TEXT EXTRACT:
——————————

# Adventure Bound TV Show



## Davey G (Jan 15, 2006)

I stumbled across this show last night (Thursday 8pm) on TVS / Channel 31 Sydney and I also believe its on in Melbourne and Adelaide as well.

http://www.adventurebound.com.au

The show last night was all about fishing for kingies off Jervis Bay NSW. In the 10 minutes of the show that I caught, he hooked up to several massive hoods that busted him off, and he finally landed one mega kingie of around 140cm. Jeez those big kings go hard!!!

Its a well presented, nicely produced show, so if you get the chance, check it out!


----------



## Squidder (Sep 2, 2005)

I like the sound of this show Davey, not sure if we get it here in Canberra. I had a look at 'Hook Line and Sinker' for the first time at Leigh's place on Wednesday - I have to say it is the opposite of what you described for Adventure Bound, and is possibly the worst fishing show I've seen. It seems like they've grabbed two blokes off the street, put rods in their hands and dressed them up in the sponsors product, and told them to talk as much rubbish as they can for 30 minutes :roll:


----------



## Davey G (Jan 15, 2006)

TVS is free to air community television and can be picked up in Sydney/Melb and Adelaide and possibly in regional areas as well (not sure)

Its located at channel 31 UHF - most people dont realise its there but every telly can pick it up.

Most of the other crap on TVS isnt worth a pinch of sh*t (think SBS 15 years ago), but this show was a cracker!


----------



## Garfish (Jun 2, 2006)

I've caught this on tv once, thanks for reminding me.

May purchase the dvd.


----------



## Redfish (Apr 25, 2007)

I've been singing the praises of this show to anyone that will listen for a while now!

The shows on the kingies were exceptional, I couldn't believe watching the spray coming off those guides as those big hoods ran! There was an episode in series 1 where he got a 60lb king in Pt Augusta.

My beautiful girlfriend bought me season 1 on DVD, it's a lot more pleasant experience than the grainy Ch31 vision.

Stick it in your diary everyone- just before lost on Thursdays!!


----------



## Marty75 (Oct 23, 2007)

I accidentally caught this show at 11:30 today and it was awesome.

They were spinning for yellowfin tuna off the rocks at Norfolk Island with 2500-sized spinning reels and some great kingies caught off the rocks as well. A large hooked hoodlum had swum underneath the ledge they were fishing off so one of his mates jumped in without goggles or snorkel and chased it back out! Crazy stuff and they managed to land it in the end :twisted:

Will definitely catch this show again.

On the TVS channel and showing at 20:00 this Thursday, followed by 16:30 on Saturday and 11:30 on Sunday.

Marty


----------



## GoneFishn (May 17, 2007)

I've been watching the show for the past 2years and love it, I would have to say its the best fishing show I have seen. Very informative and none of "look at me I'm the best fisherman" crap you get on some shows.

——————————

EXERCISE SET:
(a) Reproduce the stretch of the Adventure Bound thread from "My beautiful girlfriend" through "it was awesome.".
(b) In the Adventure Bound thread:
(i) At what channel is TVS located?
(ii) Where was the 60lb king caught in a series 1 episode?
(iii) What size spinning reels were used for yellowfin tuna off the rocks at Norfolk Island?
Rely on the Adventure Bound thread alone.

PROVIDED MATERIAL:

——————————

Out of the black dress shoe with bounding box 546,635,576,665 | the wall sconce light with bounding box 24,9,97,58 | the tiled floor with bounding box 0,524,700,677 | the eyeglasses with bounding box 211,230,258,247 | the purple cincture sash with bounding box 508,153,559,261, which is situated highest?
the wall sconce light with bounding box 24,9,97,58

——————————

ANSWERS GIVEN:
(a)
My beautiful girlfriend bought me season 1 on DVD, it's a lot more pleasant experience than the grainy Ch31 vision.

Stick it in your diary everyone- just before lost on Thursdays!!


----------



## Marty75 (Oct 23, 2007)

I accidentally caught this show at 11:30 today and it was awesome.

(b)
(i) Channel 31 UHF
(ii) Pt Augusta
(iii) 2500-sized